◆ Problem details: Print all records exactly, leaving nothing out.

◆ The input:
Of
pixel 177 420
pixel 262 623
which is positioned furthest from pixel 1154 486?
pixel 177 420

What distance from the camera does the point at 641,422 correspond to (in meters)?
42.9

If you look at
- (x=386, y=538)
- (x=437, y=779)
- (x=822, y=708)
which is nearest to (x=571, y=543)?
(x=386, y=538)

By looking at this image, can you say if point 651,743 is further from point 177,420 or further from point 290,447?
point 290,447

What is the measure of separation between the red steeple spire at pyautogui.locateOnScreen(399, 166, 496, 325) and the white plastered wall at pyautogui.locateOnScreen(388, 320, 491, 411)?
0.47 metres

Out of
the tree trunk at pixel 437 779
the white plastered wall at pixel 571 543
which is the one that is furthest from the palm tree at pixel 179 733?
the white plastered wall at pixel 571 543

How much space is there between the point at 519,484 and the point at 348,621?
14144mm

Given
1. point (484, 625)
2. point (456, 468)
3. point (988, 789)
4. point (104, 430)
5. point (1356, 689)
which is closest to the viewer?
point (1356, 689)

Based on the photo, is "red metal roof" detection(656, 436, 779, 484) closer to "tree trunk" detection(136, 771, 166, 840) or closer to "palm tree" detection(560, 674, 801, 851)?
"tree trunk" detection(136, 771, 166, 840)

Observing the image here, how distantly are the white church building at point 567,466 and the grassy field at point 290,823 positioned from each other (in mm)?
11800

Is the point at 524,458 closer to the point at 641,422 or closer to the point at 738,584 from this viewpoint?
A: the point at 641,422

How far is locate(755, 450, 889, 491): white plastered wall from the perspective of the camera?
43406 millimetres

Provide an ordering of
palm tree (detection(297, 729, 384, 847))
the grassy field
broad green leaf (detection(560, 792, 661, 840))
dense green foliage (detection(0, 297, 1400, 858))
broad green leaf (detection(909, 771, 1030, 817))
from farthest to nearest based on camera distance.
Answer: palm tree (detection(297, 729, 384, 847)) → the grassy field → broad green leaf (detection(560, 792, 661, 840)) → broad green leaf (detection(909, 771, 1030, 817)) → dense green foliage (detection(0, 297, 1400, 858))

◆ Result below:
Of
pixel 177 420
pixel 262 623
which is positioned furthest from pixel 1154 486?
pixel 177 420

What distance from the camera does the point at 641,422 correspond to (in meters)?
42.9

If you look at
- (x=386, y=538)
- (x=437, y=779)
- (x=822, y=708)
which is nearest to (x=571, y=543)?
(x=386, y=538)

By looking at this image, can you say if point 651,743 is further from point 177,420 or further from point 290,447?
point 290,447

What is the measure of separation between the red steeple spire at pyautogui.locateOnScreen(399, 166, 496, 325) and the white plastered wall at pyautogui.locateOnScreen(388, 320, 491, 411)?
0.47 metres

Out of
the tree trunk at pixel 437 779
the white plastered wall at pixel 571 543
which is the one that is furthest from the palm tree at pixel 179 733?
the white plastered wall at pixel 571 543

How much space is there between the point at 519,484 and the point at 348,621?
14144mm

Given
1. point (484, 625)
2. point (456, 468)
3. point (988, 789)
4. point (104, 430)
5. point (1356, 689)
which is closest to the viewer?
point (1356, 689)

Based on the photo, is "red metal roof" detection(656, 436, 779, 484) closer to "tree trunk" detection(136, 771, 166, 840) or closer to "palm tree" detection(560, 674, 801, 851)?
"tree trunk" detection(136, 771, 166, 840)

Observing the image here, how distantly are the white church building at point 567,466 and the grassy field at point 290,823 positioned from each other (in mm)?
11800

Is the point at 524,458 closer to the point at 641,422 or closer to the point at 738,584 from this viewpoint?
A: the point at 641,422

How far is locate(755, 450, 889, 491): white plastered wall from the perspective of the camera?
43406 millimetres

Provide an ordering of
palm tree (detection(297, 729, 384, 847))
the grassy field
broad green leaf (detection(560, 792, 661, 840))
dense green foliage (detection(0, 297, 1400, 858))
broad green leaf (detection(909, 771, 1030, 817))
from farthest to nearest based on camera distance.
Answer: palm tree (detection(297, 729, 384, 847)) → the grassy field → broad green leaf (detection(560, 792, 661, 840)) → broad green leaf (detection(909, 771, 1030, 817)) → dense green foliage (detection(0, 297, 1400, 858))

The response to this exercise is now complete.